Permanent Supportive Housing

Permanent Supportive Housing Program

Our Permanent Supportive Housing (PSH) provides long-term housing with ongoing case management for clients leaving the streets/shelters and not yet able to be fully independent. Permanent supportive housing is a proven solution to homelessness for the most vulnerable chronically homeless people–pairing housing with case management and supportive services. The PSH model is evidence-based, having proved the cost/benefit of providing housing and reducing the negative consequences of drug/alcohol use rather than requiring that clients solve their problems with substance abuse, mental illness and poverty while they are still homeless. The primary goal of PSH case management is to ensure clients remain housed and do not return to homelessness. Other goals include increasing income, developing self-care skills in the areas of mental and physical health, developing positive relationships, and becoming an active and contributing member of a community.

Permanent Supportive Housing Success: Roy’s Story

Roy grew up in West Texas and in the Texas Hill Country. He learned how to be a mechanic, how to fly airplanes, how to weld. Learning new skills came easy to him. Despite his talents and gifts, he describes himself as a quitter. “I’ve been a quitter all my life,” he says. “I quit church, I quit school, I quit jobs, and relationships, and even a marriage. I quit what I shouldn’t have, but I didn’t quit what I should.”

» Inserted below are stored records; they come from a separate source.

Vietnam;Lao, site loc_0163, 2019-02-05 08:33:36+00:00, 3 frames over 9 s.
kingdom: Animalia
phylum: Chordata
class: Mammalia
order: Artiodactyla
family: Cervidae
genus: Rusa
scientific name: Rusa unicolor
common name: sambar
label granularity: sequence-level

The things Roy refers to when he talks about what he should have quit were his addictions. Throughout his life, Roy struggled with his relationship to alcohol and drugs. “I’m not sure I know why my addictions started,” he says. “It’s hard to be true with yourself, because the truth hurts. Was it to fit in? To make money? It might have been neither. It might have been both.” His addictions ebbed and flowed. At one point he was relatively sober and spent 10 years as the second in command at an air conditioning company.

Eventually his struggle with alcohol and drugs led to his going to jail. When he came out, he was without everything, and turned more heavily towards his previous demons. Finally, Roy ended up at the ARCH. He started staying in the shelter and was quickly referred to case management. Case Managers helped Roy find housing. Because of health care issues from chronic homelessness, Roy’s disabilities (including blindness) made him a candidate for PSH, where there would be assistance during and after the transition to leaving the shelter for a small studio apartment. The day his housing went through “was a damn miracle.” Roy participated in Streets of Hope too, in an effort to keep his addictions at bay.

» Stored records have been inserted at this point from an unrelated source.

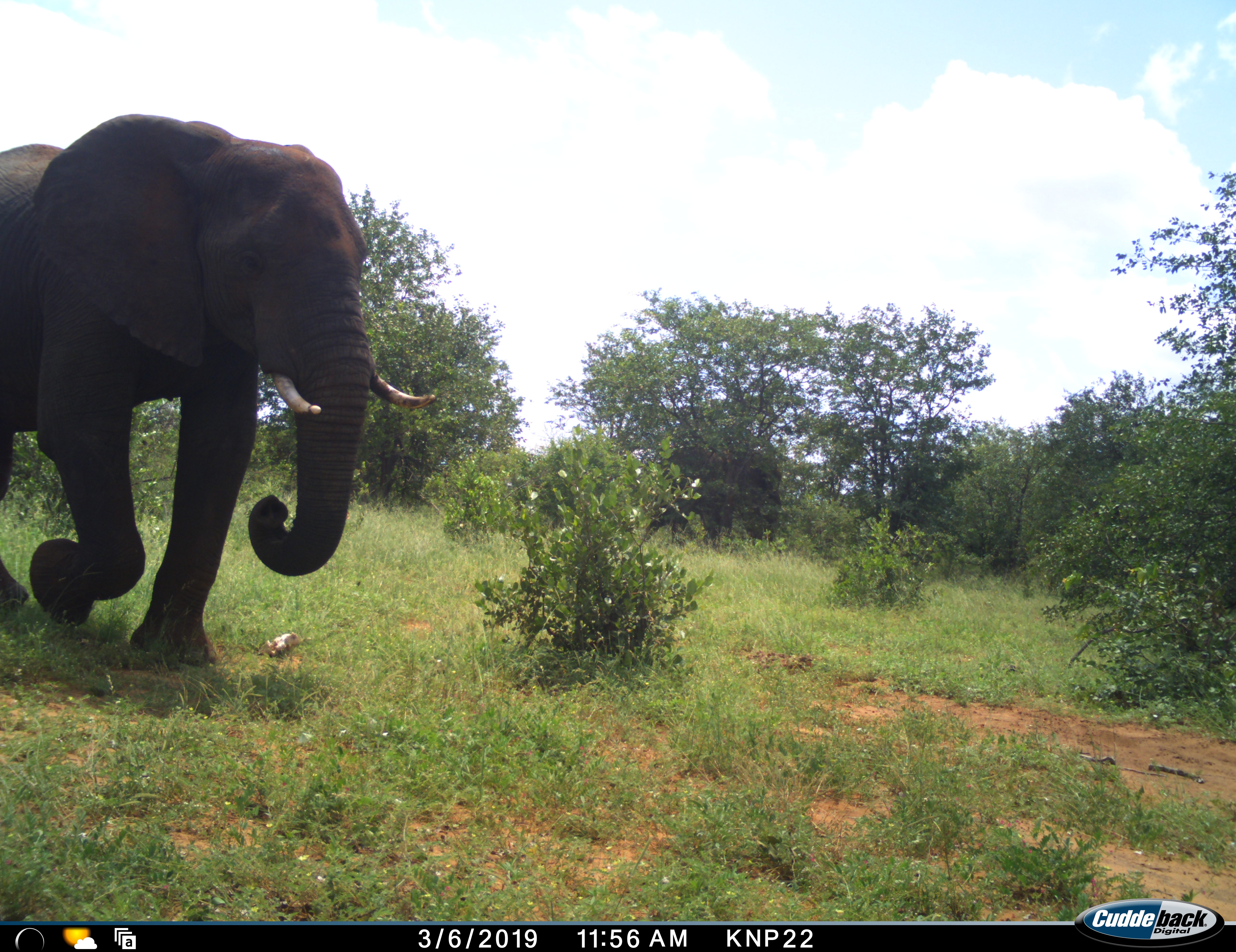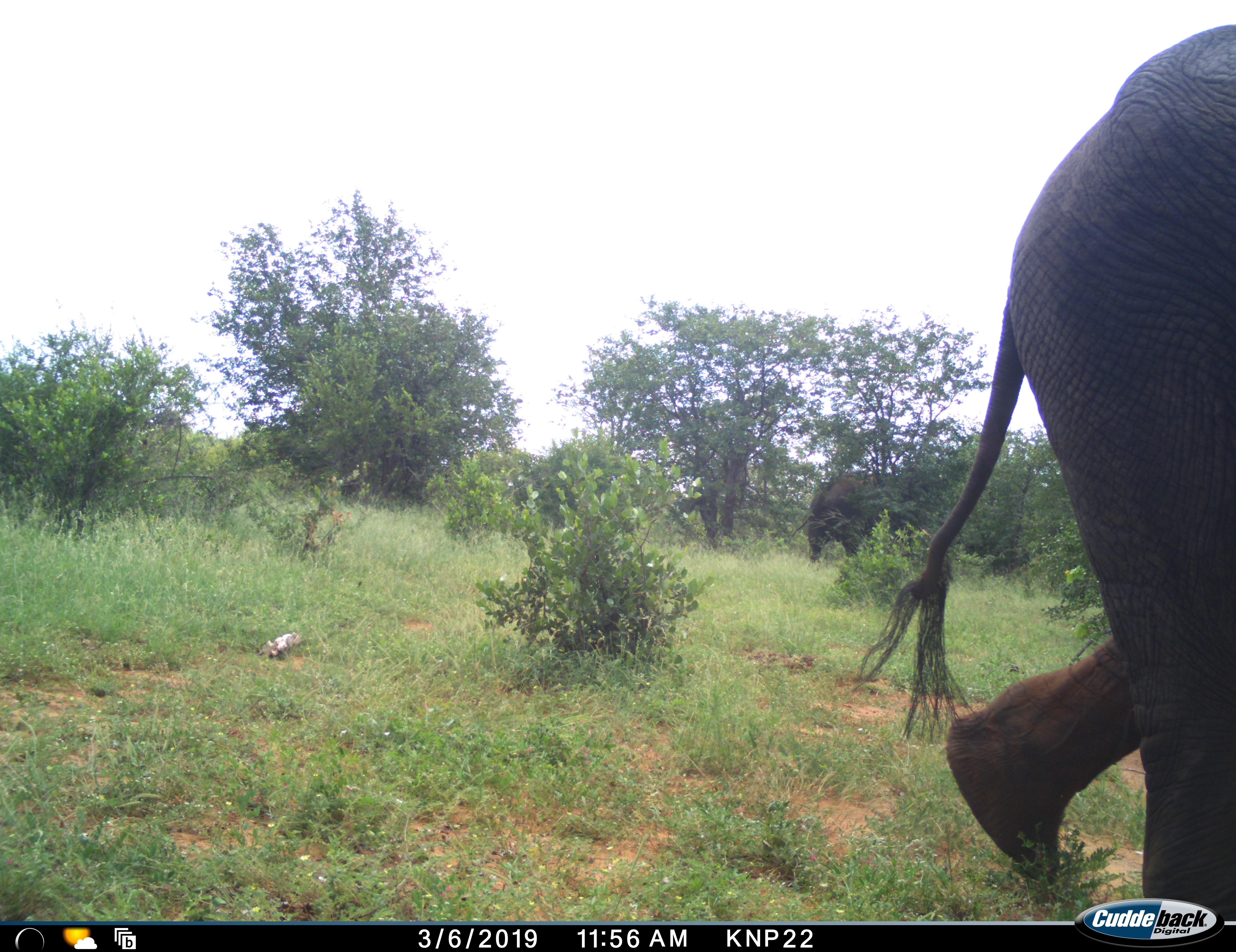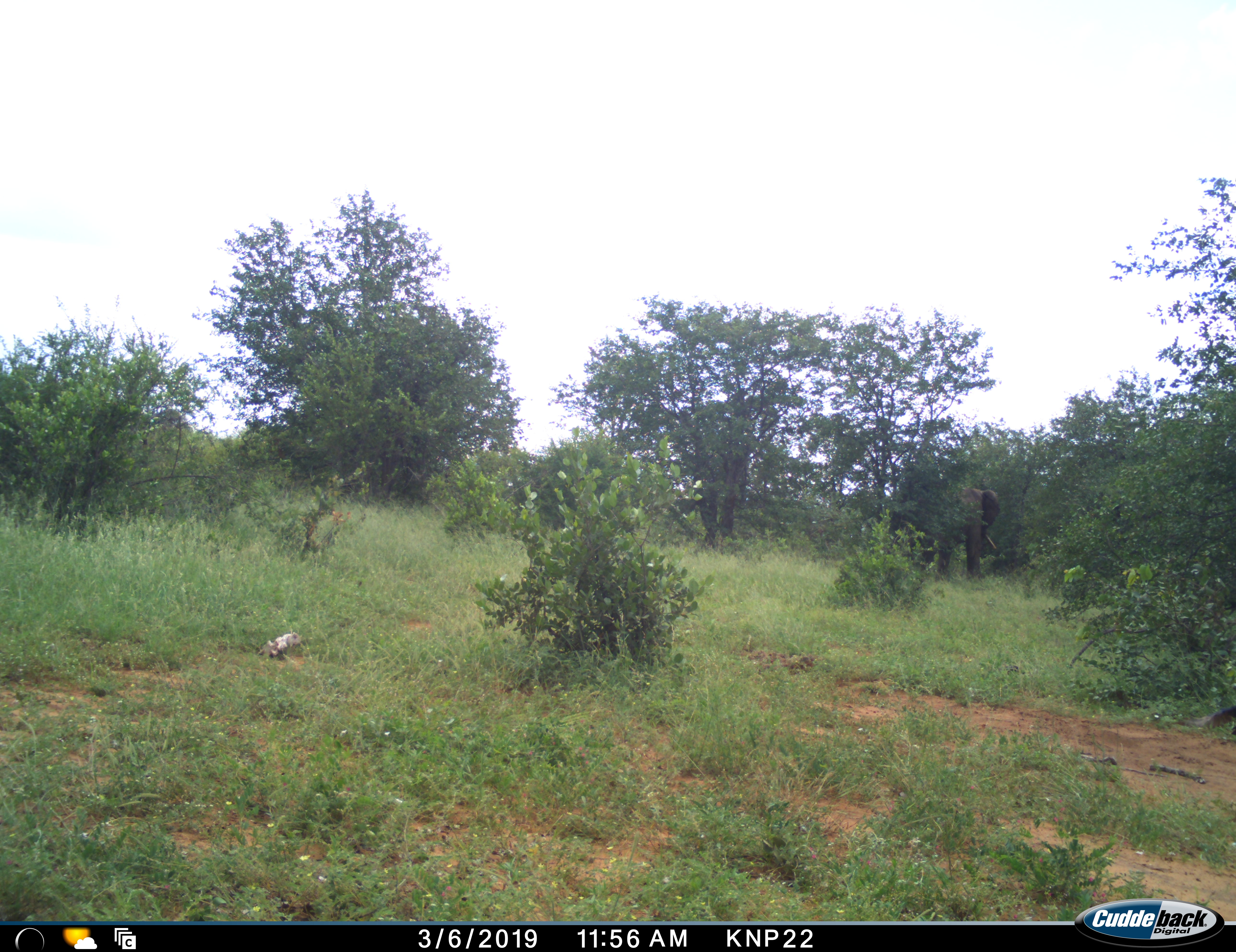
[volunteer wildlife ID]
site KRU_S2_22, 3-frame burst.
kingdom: Animalia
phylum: Chordata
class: Mammalia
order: Proboscidea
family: Elephantidae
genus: Loxodonta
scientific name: Loxodonta africana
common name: african bush elephant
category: elephant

Roy doesn’t consider his story to be a success story, but with some prompting he admits he has had successes. He now has his own place to stay at night. He has a mind at least temporarily freed from addiction. ” I hope I don’t wind up back down there. I had to break the cycle. I didn’t get here overnight, and I won’t get back overnight. But I believe I’ve made that U-turn, and I’m headed away from that dead end.”

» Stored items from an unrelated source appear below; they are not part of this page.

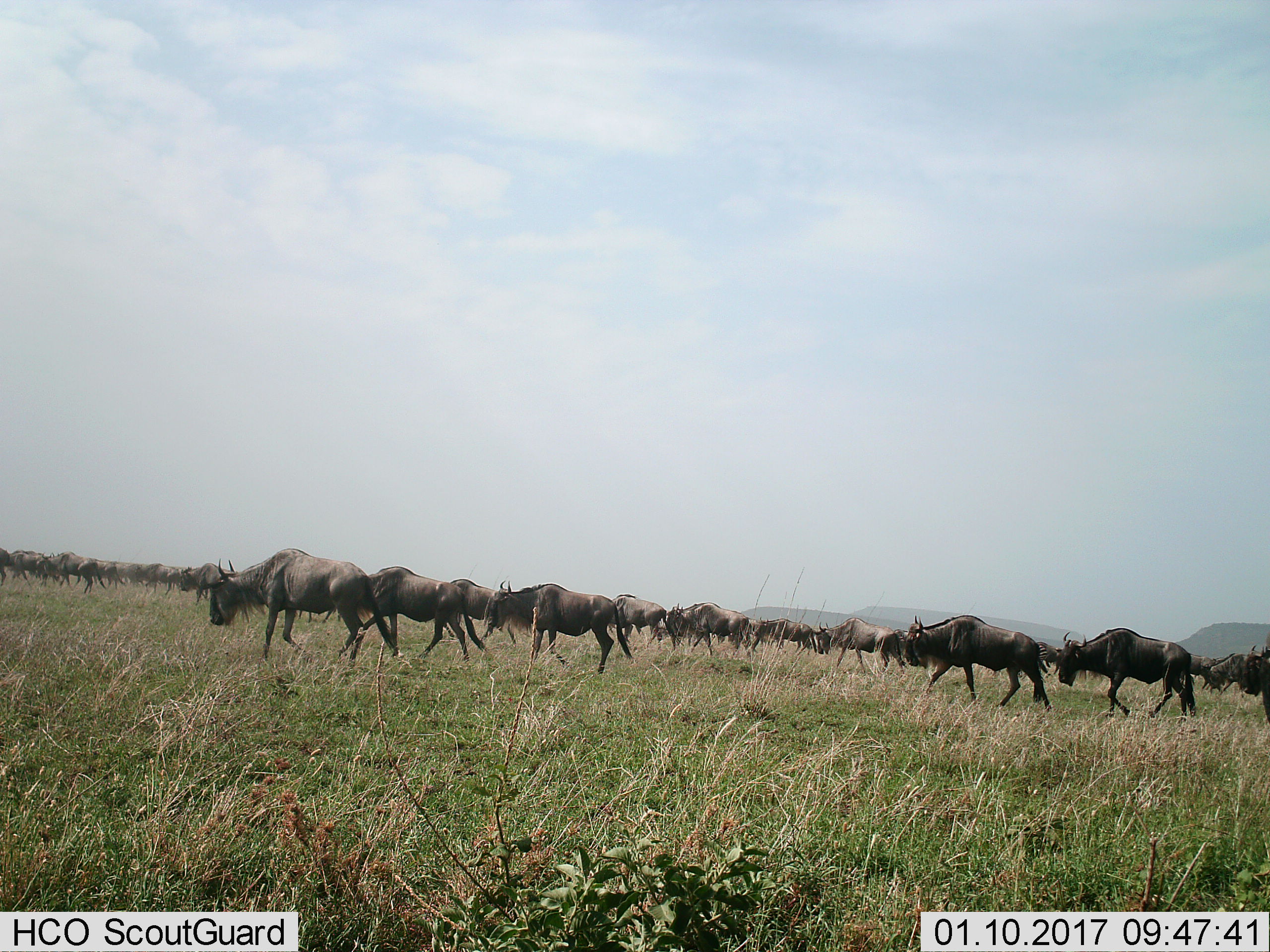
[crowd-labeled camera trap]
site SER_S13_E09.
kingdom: Animalia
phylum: Chordata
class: Mammalia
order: Artiodactyla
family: Bovidae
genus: Connochaetes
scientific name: Connochaetes taurinus taurinus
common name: blue wildebeest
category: wildebeestblue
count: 11-50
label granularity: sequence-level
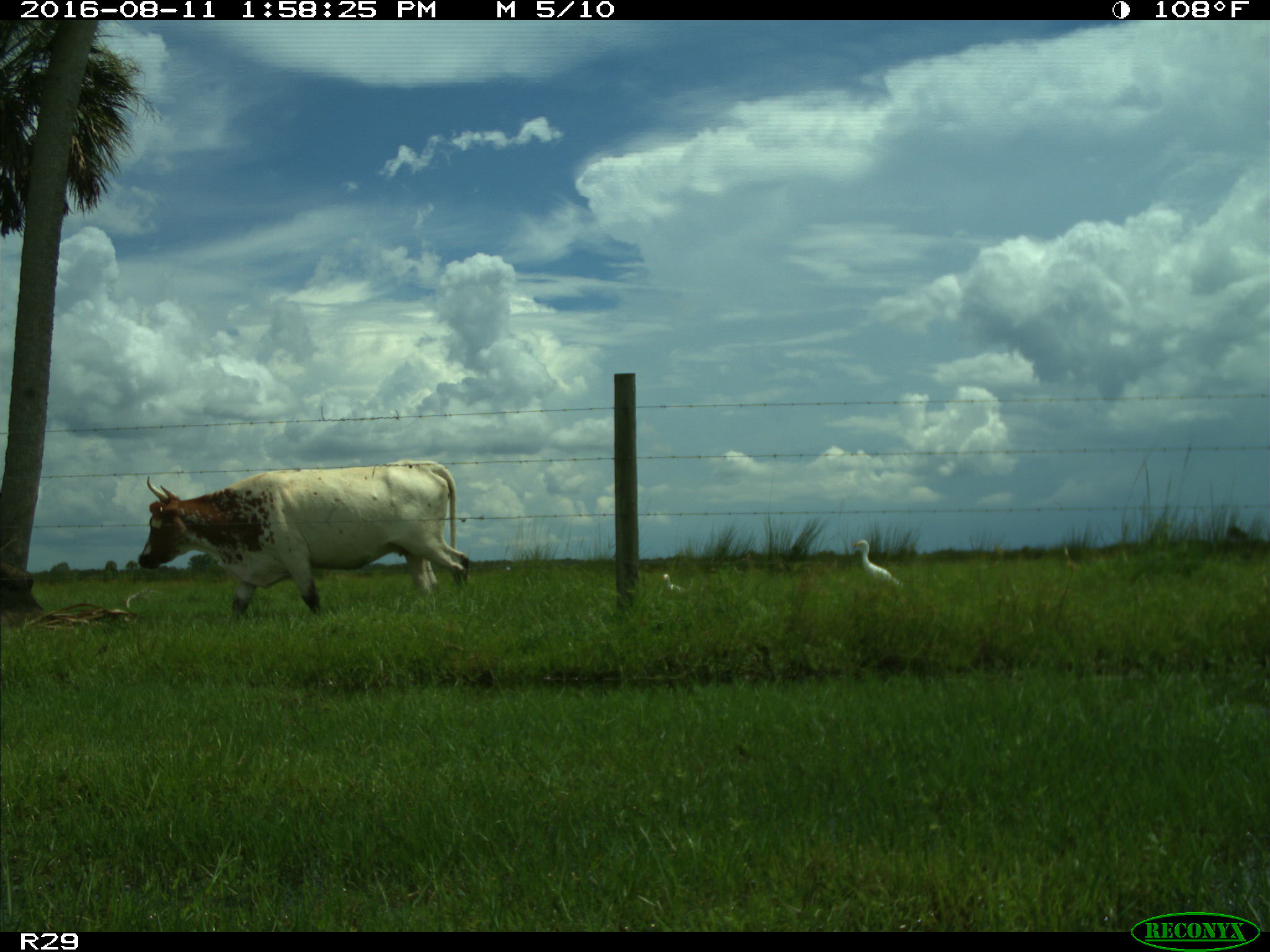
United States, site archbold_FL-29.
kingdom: Animalia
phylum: Chordata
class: Mammalia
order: Artiodactyla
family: Bovidae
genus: Bos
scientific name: Bos taurus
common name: domestic cow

“Permanent Supportive Housing (PSH) the Housing First approach for individuals with chronic illness, mental health issues, disabilities, or substance use. PSH is low-barrier, with people being served at all stages of change. Research is clear, Housing First improves outcomes on many of the issues noted, in fact improved outcomes often happen naturally as a result of being housed. Front Steps’ Permanent Supportive Housing is a scattered site model, so clients have the choice to live in a neighborhood they prefer, close to a doctor, church, AA meeting or other neighborhood feature that they prefer. We want the clients we have housed to integrate into their community. I believe in Housing First because when you see somebody get their own place, it is more than a roof over their head. It is security and stability. When someone feels safe, they are in a better place to address the barriers that have kept them un-housed. When you are homeless you are in fight or flight mode, always on alert, and it is hard to remember things like “take your medication every day” when coping with staying safe. Front Steps’ PSH uses trauma informed care, recognizing that homelessness is a symptom of a bigger problem AND acknowledging that the client is the expert on their own life. We are simply adding the skills to be safer and secure in housing.”